*Source passage*

The not-for-profit Linaro project is meant to optimize critical Linux components for system-on-a-chip architectures, which include TI's OMAP processors and a long line of Samsung chips. Linaro expects other firms to join the effort over time, and so do I. When ARM-based designs like OMAP get special attention from a consortium of industry leaders, it only makes sense for Qualcomm (Nasdaq: QCOM ) and Marvell Technology Group (Nasdaq: MRVL ) to ensure the same backing for their SnapDragon and Armada chips.
The work done by Linaro will be passed on to the larger body of Linux development, and eventually filter down into Google (Nasdaq: GOOG ) Android, the MeeGo framework backed by Intel (Nasdaq: INTC ) , and every other Linux-based system. In Intel's case, the ARM-based optimization work could marginalize the company's own Atom chips, but MeeGo does explicitly support ARM chips, too. Oh well.
All of these environments will end up faster, more stable, and less bug-ridden thanks to this project, so it's a good thing for the whole industry. Well, except for the mobile innovators who don't use Linux, of course. Yeah, there are a few non-Linux smartphones out there today.
Even there, improving the Linux-based competition from one end to the other should push the remainder of the industry to greater efforts, lest they should get tagged as Luddites or bug-peddlers. When you extend these mobile systems to new markets like in-car entertainment systems, TV-centric products, and tablet computers, you can see that we're talking about a huge industry, here. Innovation races on apace, securing rivers of future profits across the handset, chip-design, and software sectors alike.

*Stated goal 1*
Decide whether each statement agrees with the Linaro passage, answering yes or no and quoting the deciding words: (a) Linaro is a for-profit venture. (b) MeeGo supports ARM chips. (c) Tablet computers are named as one of the new markets for these mobile systems.
*Stated goal 2*
Output the part of the Linaro passage starting at "Even there, improving" and ending at "software sectors alike.".

(Records)

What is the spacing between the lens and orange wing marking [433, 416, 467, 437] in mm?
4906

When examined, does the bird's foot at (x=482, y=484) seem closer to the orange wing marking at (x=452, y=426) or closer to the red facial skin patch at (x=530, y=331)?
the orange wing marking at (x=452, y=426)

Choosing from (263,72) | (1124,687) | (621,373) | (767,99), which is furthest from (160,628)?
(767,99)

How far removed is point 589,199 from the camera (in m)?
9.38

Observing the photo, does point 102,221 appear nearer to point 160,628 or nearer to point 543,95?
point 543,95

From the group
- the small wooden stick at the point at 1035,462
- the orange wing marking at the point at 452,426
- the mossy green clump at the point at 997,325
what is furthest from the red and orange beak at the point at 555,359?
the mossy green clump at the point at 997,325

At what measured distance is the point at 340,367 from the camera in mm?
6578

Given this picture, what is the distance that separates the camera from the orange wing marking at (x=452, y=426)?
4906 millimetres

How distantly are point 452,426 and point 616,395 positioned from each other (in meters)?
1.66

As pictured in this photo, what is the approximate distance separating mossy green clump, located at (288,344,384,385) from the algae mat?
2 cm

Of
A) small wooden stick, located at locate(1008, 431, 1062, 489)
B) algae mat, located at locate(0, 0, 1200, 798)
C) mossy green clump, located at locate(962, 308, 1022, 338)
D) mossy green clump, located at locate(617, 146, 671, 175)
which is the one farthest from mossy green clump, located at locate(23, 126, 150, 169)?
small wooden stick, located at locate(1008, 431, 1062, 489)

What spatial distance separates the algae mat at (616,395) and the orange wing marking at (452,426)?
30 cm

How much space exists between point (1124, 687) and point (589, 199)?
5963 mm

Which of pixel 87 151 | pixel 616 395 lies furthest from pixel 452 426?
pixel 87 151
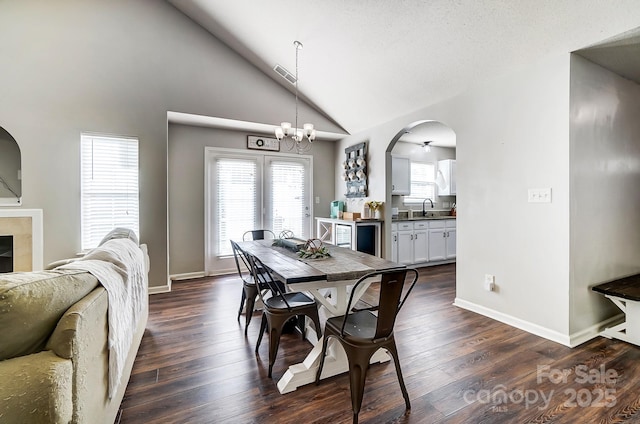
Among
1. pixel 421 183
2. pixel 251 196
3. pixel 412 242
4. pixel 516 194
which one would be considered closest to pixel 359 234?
pixel 412 242

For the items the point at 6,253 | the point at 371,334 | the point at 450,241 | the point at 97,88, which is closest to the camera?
the point at 371,334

*Full solution 1*
(a) No: "The not-for-profit Linaro project"
(b) Yes: "MeeGo does explicitly support ARM chips, too"
(c) Yes: "new markets like in-car entertainment systems, TV-centric products, and tablet computers"

*Full solution 2*
Even there, improving the Linux-based competition from one end to the other should push the remainder of the industry to greater efforts, lest they should get tagged as Luddites or bug-peddlers. When you extend these mobile systems to new markets like in-car entertainment systems, TV-centric products, and tablet computers, you can see that we're talking about a huge industry, here. Innovation races on apace, securing rivers of future profits across the handset, chip-design, and software sectors alike.